**What is required:**
Print, word for word, the passage of the chimichurri pork chop recipe below that opens with the words "Just remove the" and closes with "a meat mallet.".

* Begin Source excerpt *

Bone in or Boneless Chimichurri Pork Chops, seared in rendered fat and topped with Chimichurri Sauce while the meat is resting. This is a Classy & Simple Keto Pork recipe that can be prepared with many different cuts and in different ways.

Chimichurri Sauce

The Chimichurri Sauce only takes about 5 minutes to make and can be made ahead of time or the day before. There are two kinds, Green & Red Chimichurri. The Green Chimichurri should have less heat than the Red Chimichurri, which has a nice kick of heat. I prefer Red Chimichurri for Pork, because of the added Pimento Paste & Paprika that really elevates the flavors, but either one can be used.

Green Chimichurri Verde Recipe Card
Red Chimichurri Rojo Recipe Card

Chimichurri Marinated Pork

Half of the Chimichurri can be used to marinate the Pork before cooking. While the other half can be used to drizzle over the meat after cooking. This is good for Pork Tenderloin that will be grilled, or seared and finished in the oven or reversed seared. It’s also excellent for Chimichurri Pork Kebabs or even right here for Pork Chops.

Just remove the Pork from the marinade and scrape off any large bits before seasoning with Salt & Pepper before searing. When it comes off the heat to rest, ladle more fresh Chimichurri on top. With Kebabs, you can just marinate the diced meat and skewer and drizzle more on when finished.

Pork Chops

1/2 inch Pork Chops with a good amount of fat on them are used for this recipe. Boneless Pork Chops will take about 3 minutes per side. Bone in will take an extra minute or so, or until an internal temperature of 145 F and higher.

Pork Chops

Pork Chops

Use a fatty piece of Pork Chop so that the fat can be trimmed and rendered out for searing. Optionally tenderize the meat with a meat mallet.

* End Source excerpt *
* Begin Extracted material *

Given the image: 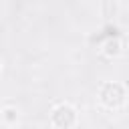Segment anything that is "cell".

* End Extracted material *
* Begin Extracted material *

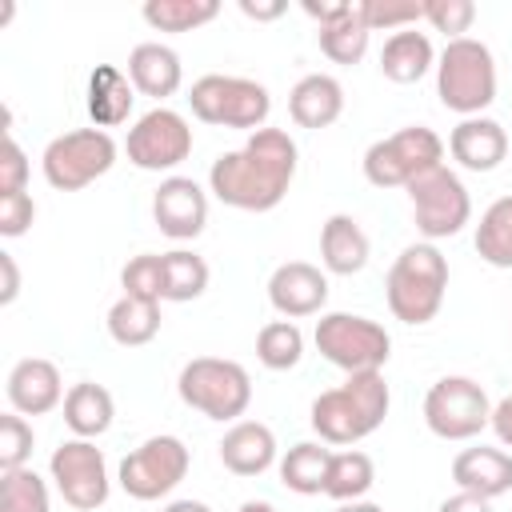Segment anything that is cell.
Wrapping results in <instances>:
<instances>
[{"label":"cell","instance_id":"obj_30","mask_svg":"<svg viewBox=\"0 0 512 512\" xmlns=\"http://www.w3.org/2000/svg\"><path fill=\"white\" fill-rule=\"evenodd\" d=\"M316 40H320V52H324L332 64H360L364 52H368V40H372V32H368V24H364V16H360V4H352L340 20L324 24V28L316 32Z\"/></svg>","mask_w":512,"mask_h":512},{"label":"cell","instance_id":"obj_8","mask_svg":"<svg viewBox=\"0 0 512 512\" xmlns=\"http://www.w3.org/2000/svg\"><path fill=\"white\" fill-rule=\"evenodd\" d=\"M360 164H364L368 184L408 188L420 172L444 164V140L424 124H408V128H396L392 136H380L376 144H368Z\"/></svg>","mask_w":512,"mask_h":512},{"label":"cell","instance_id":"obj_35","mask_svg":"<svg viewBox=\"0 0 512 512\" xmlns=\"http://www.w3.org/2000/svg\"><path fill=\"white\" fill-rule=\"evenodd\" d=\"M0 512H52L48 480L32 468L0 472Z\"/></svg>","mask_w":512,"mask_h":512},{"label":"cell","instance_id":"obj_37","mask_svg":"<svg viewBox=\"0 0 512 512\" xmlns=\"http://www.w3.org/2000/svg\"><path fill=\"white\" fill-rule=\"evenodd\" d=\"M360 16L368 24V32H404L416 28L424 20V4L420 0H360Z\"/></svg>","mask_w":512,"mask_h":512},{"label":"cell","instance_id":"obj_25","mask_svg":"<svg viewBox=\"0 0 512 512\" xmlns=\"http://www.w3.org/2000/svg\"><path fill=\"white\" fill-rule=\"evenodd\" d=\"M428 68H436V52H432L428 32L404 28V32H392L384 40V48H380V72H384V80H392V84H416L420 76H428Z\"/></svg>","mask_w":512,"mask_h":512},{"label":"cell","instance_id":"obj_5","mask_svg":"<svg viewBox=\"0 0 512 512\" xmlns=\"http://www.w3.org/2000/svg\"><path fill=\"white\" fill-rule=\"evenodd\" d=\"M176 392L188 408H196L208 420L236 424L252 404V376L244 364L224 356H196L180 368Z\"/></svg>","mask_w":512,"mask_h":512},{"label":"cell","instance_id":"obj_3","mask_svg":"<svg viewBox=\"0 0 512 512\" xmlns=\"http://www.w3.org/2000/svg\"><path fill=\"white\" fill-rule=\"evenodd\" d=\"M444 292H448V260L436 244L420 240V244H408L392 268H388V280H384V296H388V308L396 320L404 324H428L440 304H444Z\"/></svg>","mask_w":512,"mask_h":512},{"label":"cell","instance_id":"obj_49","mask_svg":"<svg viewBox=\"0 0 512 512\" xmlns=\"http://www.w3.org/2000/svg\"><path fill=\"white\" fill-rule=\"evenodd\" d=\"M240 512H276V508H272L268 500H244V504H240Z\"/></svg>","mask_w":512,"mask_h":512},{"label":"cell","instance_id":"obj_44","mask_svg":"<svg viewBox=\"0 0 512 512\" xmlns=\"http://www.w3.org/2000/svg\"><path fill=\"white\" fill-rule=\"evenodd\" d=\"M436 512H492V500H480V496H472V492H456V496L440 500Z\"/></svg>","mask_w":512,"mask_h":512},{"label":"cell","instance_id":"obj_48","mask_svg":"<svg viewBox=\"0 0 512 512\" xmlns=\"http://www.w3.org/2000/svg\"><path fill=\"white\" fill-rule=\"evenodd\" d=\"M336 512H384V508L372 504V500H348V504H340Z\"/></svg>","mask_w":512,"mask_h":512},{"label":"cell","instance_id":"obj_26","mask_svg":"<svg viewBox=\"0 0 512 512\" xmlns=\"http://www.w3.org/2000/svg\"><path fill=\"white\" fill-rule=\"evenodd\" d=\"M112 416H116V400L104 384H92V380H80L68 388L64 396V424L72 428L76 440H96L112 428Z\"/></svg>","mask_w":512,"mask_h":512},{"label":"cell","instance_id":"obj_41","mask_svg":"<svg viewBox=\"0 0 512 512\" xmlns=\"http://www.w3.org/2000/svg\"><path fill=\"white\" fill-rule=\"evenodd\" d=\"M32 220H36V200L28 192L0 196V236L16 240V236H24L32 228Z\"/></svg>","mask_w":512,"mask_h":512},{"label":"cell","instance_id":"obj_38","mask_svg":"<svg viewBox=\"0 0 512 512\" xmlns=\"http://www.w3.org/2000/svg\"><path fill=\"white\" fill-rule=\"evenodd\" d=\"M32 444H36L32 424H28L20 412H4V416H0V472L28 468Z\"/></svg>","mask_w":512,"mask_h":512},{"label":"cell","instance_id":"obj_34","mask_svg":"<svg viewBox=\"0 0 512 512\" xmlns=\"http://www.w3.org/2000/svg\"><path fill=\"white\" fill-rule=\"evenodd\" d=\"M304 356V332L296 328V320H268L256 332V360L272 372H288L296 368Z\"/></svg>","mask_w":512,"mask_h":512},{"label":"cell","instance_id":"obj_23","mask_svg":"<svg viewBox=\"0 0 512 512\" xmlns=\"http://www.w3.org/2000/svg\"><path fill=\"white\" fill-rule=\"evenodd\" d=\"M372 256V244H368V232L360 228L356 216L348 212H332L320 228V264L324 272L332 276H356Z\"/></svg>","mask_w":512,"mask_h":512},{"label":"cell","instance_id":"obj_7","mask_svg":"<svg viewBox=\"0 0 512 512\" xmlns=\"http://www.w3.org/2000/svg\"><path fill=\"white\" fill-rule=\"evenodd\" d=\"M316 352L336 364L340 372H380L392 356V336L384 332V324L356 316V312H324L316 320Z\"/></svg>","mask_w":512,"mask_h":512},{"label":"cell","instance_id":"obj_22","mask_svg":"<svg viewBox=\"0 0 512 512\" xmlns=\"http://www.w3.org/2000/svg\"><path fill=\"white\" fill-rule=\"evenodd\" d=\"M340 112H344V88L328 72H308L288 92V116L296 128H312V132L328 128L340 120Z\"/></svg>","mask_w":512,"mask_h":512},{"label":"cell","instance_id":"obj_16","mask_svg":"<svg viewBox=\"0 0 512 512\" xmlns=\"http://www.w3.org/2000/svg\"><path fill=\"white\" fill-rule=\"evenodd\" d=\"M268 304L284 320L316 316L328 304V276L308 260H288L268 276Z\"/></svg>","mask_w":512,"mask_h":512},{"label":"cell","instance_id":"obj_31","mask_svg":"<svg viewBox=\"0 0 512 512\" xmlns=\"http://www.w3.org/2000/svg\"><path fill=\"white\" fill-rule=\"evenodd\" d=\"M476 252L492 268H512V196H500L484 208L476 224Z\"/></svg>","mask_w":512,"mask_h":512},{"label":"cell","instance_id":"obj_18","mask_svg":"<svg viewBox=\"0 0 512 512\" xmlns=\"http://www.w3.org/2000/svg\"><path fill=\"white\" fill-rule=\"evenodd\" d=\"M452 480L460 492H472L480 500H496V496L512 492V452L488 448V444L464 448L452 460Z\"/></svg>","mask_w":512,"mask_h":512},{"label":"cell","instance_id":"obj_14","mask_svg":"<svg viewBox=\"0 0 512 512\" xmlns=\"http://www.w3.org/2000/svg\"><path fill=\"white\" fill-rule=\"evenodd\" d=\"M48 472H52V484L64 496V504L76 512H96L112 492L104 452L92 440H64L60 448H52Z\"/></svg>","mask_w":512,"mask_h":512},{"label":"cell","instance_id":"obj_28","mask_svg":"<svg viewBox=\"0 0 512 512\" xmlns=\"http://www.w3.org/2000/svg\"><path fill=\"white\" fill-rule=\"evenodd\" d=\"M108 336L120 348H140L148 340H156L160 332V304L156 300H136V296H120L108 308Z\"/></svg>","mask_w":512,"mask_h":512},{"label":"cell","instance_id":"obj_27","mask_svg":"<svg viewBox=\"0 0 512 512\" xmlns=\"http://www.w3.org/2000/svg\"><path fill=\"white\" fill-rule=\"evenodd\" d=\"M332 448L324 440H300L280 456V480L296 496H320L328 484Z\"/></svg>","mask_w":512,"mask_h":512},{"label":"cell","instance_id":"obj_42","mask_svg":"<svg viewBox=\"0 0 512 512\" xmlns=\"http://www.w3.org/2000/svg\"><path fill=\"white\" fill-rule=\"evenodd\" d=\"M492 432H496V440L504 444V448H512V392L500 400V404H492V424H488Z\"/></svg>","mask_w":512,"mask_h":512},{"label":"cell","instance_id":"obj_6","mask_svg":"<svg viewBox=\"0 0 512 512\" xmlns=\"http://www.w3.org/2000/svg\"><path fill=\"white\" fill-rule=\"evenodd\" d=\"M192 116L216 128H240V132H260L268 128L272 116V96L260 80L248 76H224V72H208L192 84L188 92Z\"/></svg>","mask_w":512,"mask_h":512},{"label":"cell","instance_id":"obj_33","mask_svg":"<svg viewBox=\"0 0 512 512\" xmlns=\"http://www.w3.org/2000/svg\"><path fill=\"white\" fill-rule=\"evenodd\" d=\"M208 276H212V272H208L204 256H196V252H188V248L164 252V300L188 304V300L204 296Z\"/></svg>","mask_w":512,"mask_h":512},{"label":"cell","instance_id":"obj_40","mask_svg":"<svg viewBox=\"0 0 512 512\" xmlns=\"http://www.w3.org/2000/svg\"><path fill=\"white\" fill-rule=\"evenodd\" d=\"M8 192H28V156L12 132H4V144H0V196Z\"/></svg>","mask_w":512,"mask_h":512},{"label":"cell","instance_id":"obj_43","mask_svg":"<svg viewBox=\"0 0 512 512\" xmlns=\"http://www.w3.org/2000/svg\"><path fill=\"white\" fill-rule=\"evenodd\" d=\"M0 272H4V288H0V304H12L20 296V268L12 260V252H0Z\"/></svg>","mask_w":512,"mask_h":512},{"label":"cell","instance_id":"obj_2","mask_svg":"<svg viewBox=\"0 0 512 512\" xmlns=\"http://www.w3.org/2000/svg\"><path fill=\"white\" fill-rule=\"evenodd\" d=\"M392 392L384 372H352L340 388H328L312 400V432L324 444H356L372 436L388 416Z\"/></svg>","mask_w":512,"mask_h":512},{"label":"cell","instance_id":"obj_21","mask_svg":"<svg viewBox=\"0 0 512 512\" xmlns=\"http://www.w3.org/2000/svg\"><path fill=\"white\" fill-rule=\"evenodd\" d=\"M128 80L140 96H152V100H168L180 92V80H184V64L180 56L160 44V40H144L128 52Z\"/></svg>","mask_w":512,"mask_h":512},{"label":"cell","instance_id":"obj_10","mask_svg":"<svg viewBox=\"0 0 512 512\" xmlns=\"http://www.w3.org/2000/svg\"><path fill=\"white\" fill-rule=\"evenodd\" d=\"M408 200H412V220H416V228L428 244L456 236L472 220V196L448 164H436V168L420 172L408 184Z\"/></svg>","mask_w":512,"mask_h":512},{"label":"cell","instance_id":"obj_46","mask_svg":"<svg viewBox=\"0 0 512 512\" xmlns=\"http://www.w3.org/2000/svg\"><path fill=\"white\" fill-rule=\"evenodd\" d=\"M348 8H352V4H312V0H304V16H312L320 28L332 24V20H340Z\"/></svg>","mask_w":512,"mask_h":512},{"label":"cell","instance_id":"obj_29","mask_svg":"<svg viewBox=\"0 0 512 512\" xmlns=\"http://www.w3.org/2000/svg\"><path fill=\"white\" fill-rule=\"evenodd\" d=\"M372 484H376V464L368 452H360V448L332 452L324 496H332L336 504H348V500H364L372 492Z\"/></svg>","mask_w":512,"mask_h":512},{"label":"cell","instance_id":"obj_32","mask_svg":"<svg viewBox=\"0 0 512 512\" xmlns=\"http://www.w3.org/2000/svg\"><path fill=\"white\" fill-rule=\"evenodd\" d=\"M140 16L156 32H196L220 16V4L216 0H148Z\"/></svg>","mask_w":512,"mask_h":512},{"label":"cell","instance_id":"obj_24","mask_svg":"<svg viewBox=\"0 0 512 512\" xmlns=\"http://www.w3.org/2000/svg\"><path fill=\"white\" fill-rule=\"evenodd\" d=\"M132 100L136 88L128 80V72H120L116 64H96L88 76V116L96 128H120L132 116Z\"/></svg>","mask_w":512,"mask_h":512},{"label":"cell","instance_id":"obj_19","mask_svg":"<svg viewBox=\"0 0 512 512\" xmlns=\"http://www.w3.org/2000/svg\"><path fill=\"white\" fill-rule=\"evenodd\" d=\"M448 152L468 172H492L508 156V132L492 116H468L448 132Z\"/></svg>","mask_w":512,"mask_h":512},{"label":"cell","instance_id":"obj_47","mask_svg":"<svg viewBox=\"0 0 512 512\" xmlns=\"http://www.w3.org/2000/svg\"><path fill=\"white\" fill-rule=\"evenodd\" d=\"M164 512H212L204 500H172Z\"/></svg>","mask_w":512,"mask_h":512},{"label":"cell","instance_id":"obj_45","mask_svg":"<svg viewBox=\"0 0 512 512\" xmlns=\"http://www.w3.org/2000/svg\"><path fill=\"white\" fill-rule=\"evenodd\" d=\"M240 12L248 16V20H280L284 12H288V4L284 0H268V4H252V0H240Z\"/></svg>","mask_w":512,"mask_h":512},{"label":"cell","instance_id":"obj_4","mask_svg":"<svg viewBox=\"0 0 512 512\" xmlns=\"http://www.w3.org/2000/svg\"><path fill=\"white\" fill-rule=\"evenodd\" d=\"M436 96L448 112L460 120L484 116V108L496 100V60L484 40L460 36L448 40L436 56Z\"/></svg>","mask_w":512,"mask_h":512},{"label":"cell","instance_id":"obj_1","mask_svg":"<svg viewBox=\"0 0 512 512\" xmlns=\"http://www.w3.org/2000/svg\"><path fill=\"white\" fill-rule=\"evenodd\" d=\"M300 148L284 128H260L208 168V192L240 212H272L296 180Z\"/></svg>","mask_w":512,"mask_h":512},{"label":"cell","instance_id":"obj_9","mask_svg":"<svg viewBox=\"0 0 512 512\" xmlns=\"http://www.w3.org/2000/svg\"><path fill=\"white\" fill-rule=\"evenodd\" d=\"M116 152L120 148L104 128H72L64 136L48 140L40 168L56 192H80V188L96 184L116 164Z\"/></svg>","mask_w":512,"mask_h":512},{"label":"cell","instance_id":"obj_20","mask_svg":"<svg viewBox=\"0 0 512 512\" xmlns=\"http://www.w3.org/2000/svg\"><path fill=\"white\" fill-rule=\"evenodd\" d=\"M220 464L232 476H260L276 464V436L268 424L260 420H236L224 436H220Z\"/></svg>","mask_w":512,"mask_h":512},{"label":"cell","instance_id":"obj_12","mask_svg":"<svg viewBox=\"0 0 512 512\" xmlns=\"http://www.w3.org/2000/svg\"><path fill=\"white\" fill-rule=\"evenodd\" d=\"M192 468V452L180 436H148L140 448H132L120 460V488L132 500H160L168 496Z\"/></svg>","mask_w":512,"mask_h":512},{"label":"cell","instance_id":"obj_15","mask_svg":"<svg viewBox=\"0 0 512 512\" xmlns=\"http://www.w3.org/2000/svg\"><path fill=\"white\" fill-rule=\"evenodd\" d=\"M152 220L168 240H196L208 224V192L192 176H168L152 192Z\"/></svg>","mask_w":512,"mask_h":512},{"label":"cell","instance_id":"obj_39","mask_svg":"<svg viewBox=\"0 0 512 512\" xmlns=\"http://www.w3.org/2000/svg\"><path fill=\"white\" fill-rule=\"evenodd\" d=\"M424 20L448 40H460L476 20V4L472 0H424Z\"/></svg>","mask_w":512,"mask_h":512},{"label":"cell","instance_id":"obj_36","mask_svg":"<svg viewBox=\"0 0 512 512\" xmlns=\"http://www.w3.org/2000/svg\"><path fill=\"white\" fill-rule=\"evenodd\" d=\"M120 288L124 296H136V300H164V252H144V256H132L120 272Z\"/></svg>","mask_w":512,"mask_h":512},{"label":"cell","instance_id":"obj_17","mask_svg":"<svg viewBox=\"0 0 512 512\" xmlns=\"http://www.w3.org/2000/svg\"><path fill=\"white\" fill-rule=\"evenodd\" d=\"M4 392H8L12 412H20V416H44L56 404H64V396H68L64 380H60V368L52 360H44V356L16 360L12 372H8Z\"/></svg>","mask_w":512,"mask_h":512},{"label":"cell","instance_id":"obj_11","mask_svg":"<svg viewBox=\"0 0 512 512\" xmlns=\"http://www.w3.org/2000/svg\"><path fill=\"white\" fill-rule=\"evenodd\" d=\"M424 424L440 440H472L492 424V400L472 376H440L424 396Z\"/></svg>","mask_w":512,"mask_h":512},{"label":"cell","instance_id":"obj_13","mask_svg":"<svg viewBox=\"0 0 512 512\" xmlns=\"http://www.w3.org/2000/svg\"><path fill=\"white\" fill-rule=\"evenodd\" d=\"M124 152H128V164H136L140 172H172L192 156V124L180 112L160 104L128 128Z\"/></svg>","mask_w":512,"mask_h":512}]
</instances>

* End Extracted material *
* Begin Extracted material *

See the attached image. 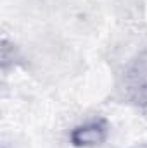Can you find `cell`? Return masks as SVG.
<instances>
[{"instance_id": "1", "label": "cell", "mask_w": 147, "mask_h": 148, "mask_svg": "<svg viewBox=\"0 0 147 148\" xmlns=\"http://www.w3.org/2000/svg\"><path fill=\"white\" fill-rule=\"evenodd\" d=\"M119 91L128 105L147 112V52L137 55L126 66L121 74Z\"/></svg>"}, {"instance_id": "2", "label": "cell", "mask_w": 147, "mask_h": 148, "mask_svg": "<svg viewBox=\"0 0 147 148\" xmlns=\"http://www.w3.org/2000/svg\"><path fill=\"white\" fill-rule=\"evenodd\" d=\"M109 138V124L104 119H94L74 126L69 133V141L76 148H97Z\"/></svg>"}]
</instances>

* End Extracted material *

**Solution to this exercise:**
Just remove the Pork from the marinade and scrape off any large bits before seasoning with Salt & Pepper before searing. When it comes off the heat to rest, ladle more fresh Chimichurri on top. With Kebabs, you can just marinate the diced meat and skewer and drizzle more on when finished.

Pork Chops

1/2 inch Pork Chops with a good amount of fat on them are used for this recipe. Boneless Pork Chops will take about 3 minutes per side. Bone in will take an extra minute or so, or until an internal temperature of 145 F and higher.

Pork Chops

Pork Chops

Use a fatty piece of Pork Chop so that the fat can be trimmed and rendered out for searing. Optionally tenderize the meat with a meat mallet.